**PROVIDED PASSAGE**.
++++++++++

Sunday, December 14, 2014

Cléo from 5 to 7 (1962)

A kid is playing a small piano in an alleyway. This is one example of a scene that makes Agnès Varda's Cléo from 5 to 7 so great: even a small detail of urban life, like this one, is full of life in this movie, that is set in Paris during two hours packed with emotional scales. Cléo is a singer worrying about the diagnosis of a cancer tumor. The film follows her - from 5 to 7, and it goes through the tumult of her emotional life with a lightness and liveliness that makes the story all but a lugubrious brooding on mortality. The complexity, but also sometimes strangely fleeting quality, of Cléos emotions is beautifully captured. Thus, the film contains both seriousness and a sense of playfulness. Even when the film seems to burst with urban life and detailed settings we never lose track of Cléo and the things she goes through. She is used to being admired, looked at, desired. In the film, we see her differing attitude towards this attention. In one moment, we see her flirting and singing with a bunch of guys playing at a piano. In another scene, Cléo is walking on the street, pondering her impending diagnosis. The scenes is filmed from a subjective point of view, so that what Cléo experiences as the intruding gazes of the passers-by are highly present. She worries about being sick, losing her good looks, and thus the gazes remind her of the ambivalence of the kind of attention she is constantly the object of. These scenes remind the viewer of hir own perception and hir own conclusions: how do I view Cléo? What do I take her to be? What happens when I start to deride what she says as superstition? What do I perceive as masks, and what do I see as the 'real' Cléo? The dynamic and playful cinematic techniques employed in Cléo from 5 to 7 keep those questions at the heart of the film. One of those questions are, of course: what do I think happens in the last 30 minutes of 'Cléo from 5 to 7' that are not captured in the film, that runs at 1 hour, 30 minutes?

++++++++++

(Stored data entries)

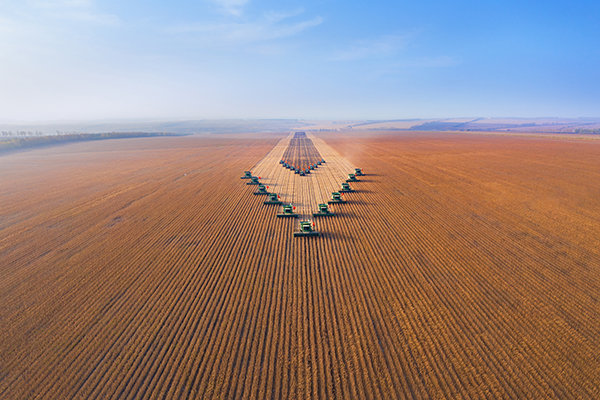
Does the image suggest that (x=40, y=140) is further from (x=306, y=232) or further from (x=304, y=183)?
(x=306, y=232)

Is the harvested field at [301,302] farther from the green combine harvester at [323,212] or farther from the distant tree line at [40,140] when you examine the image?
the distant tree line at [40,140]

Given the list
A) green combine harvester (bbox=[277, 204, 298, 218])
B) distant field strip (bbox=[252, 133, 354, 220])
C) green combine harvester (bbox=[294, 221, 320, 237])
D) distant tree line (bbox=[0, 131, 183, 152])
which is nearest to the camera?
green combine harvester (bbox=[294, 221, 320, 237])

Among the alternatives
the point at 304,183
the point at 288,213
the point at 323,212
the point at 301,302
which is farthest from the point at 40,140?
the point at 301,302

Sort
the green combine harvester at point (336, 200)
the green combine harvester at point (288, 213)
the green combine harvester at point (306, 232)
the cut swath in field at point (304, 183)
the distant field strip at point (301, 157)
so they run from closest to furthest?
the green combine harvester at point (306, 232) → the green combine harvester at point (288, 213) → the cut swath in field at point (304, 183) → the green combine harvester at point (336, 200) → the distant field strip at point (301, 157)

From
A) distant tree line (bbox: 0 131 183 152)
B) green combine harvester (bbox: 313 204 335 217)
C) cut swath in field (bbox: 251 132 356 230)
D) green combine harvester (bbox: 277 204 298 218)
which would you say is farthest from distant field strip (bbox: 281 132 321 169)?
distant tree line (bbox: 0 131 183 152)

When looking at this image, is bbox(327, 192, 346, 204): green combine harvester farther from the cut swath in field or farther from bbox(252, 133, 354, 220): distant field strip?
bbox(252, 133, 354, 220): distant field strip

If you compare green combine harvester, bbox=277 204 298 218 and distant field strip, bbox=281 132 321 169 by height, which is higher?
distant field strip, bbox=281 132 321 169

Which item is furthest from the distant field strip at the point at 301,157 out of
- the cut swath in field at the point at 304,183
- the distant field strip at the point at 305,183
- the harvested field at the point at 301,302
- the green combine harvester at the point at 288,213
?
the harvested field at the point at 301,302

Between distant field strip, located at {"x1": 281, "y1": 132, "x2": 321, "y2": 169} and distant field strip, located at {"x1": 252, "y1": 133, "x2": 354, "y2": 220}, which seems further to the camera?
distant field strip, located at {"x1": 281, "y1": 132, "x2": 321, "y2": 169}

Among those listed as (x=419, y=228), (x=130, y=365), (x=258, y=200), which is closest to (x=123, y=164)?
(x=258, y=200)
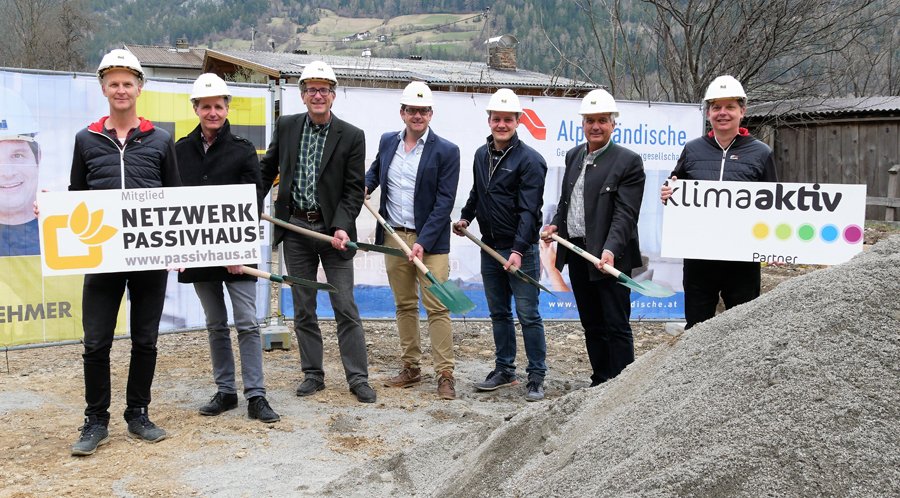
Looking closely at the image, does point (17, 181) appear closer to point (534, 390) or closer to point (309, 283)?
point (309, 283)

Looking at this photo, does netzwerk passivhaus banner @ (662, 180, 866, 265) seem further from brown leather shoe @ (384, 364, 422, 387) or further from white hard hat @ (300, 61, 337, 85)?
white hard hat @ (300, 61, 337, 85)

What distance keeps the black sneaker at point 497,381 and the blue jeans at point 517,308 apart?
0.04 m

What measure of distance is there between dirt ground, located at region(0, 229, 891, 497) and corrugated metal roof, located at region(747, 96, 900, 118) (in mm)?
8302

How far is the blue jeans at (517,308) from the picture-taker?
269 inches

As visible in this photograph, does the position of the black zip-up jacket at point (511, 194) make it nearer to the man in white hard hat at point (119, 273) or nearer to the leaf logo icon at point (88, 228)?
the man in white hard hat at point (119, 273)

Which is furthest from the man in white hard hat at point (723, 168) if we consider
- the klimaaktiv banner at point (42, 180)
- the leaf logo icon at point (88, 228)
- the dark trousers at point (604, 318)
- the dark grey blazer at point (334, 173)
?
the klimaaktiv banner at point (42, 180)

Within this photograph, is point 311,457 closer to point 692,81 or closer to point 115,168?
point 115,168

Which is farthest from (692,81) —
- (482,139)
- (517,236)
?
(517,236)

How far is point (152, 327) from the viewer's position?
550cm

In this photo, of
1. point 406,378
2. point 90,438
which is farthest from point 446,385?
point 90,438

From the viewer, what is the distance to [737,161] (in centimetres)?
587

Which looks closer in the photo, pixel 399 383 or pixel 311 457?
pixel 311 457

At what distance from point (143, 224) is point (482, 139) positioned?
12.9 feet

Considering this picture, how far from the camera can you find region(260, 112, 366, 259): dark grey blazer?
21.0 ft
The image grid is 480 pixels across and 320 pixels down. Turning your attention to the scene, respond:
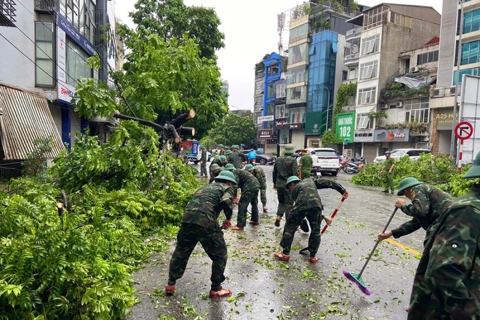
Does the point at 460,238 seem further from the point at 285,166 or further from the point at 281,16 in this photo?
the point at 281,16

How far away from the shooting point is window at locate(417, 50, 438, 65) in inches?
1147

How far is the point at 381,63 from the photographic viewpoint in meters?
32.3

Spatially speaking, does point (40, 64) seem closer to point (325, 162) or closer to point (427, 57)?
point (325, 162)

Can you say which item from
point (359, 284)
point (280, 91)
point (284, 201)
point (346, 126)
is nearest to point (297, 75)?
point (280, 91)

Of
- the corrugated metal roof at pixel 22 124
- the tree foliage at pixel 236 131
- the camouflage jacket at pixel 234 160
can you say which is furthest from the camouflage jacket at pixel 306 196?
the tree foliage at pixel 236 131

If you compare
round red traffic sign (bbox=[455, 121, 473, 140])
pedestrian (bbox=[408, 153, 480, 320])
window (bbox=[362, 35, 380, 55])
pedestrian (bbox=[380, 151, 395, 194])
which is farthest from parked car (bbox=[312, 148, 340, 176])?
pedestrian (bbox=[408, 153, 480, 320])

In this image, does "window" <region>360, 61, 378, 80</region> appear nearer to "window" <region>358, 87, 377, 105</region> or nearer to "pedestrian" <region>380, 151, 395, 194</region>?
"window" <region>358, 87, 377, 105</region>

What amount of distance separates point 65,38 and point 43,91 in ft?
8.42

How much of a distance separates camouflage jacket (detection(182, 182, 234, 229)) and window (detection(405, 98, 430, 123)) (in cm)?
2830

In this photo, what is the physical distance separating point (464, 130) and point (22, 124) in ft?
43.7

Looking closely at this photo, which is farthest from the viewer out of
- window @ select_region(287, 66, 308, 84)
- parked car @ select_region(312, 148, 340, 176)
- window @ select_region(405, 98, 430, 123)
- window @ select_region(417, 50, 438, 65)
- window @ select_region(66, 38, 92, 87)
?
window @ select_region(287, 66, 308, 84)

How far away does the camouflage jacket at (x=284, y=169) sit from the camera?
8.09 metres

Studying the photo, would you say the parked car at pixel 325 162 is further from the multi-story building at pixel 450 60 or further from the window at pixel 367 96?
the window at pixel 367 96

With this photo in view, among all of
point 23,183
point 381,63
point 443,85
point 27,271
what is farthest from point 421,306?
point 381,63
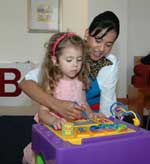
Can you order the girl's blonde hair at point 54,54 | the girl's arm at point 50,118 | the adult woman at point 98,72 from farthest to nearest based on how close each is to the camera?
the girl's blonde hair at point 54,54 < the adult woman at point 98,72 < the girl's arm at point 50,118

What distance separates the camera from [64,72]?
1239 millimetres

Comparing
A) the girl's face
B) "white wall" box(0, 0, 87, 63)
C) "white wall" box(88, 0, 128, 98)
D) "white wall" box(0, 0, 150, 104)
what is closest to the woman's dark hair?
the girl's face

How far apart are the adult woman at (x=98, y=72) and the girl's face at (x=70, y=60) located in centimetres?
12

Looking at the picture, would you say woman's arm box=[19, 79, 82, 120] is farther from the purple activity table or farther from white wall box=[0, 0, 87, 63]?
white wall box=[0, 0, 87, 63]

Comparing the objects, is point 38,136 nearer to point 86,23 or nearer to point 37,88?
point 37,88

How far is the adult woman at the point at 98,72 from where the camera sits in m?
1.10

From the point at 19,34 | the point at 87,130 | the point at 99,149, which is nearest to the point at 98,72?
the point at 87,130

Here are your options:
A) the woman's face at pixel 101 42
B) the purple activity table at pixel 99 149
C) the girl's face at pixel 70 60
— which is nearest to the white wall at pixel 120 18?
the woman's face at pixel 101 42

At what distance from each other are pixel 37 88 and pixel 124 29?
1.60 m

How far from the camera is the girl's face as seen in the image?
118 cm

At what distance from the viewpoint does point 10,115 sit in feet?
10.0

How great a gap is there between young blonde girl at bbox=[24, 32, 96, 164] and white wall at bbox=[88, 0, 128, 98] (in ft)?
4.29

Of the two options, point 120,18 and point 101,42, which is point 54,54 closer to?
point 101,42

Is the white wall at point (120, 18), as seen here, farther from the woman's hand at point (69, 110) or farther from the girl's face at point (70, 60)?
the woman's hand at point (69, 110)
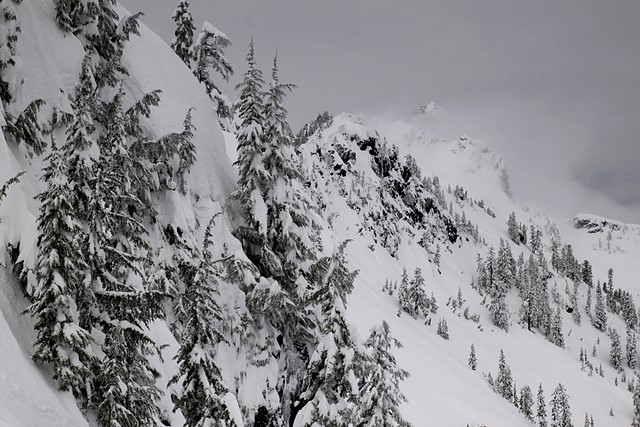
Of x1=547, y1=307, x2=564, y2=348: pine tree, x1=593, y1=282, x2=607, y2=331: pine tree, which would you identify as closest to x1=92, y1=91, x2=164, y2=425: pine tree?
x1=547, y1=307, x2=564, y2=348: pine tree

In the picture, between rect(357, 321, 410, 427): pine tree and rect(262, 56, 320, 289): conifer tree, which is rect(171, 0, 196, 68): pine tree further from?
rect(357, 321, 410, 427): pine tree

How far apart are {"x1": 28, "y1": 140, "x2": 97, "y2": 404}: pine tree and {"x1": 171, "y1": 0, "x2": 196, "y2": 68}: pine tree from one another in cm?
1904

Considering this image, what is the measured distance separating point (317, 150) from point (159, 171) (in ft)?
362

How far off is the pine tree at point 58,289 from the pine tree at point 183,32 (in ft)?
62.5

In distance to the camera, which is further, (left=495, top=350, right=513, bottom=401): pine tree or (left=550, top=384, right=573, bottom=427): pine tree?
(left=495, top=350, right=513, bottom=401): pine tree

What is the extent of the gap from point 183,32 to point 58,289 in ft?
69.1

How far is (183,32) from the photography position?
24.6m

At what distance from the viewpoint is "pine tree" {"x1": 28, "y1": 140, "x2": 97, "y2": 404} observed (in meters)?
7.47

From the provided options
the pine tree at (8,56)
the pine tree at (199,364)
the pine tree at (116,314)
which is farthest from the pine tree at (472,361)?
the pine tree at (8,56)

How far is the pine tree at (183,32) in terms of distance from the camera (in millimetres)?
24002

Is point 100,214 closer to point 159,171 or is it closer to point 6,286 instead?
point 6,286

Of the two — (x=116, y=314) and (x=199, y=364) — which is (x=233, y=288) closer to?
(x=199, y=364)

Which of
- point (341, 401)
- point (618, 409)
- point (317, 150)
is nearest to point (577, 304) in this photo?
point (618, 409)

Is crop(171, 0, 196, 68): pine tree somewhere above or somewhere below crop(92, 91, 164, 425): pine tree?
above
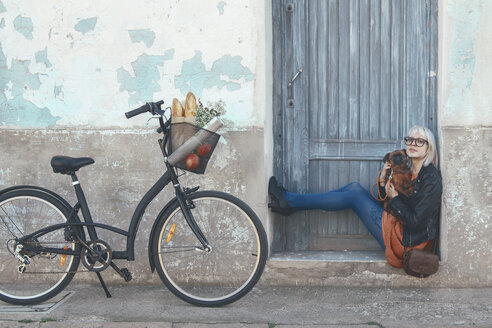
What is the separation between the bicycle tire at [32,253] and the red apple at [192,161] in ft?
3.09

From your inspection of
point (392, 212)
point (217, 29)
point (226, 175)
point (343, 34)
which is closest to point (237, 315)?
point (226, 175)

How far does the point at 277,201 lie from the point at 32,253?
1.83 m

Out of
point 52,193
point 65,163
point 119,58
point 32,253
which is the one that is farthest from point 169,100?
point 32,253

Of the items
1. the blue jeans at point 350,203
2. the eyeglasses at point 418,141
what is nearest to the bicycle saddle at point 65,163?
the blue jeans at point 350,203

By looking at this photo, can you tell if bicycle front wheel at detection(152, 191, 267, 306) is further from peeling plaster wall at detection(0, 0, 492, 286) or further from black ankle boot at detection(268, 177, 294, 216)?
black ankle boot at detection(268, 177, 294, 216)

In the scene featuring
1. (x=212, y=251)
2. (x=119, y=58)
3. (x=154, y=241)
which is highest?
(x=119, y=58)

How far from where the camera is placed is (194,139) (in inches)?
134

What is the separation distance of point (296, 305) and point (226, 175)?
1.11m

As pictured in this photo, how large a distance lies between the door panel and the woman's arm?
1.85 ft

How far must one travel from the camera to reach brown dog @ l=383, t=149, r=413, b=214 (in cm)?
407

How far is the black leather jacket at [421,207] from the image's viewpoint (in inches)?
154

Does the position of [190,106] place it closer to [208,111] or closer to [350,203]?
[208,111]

++++++++++

**BRIEF**.
In the film review, what kind of performer is Cléo? These rows come from a separate source.

**EXERCISE SOLUTION**.
She is a singer.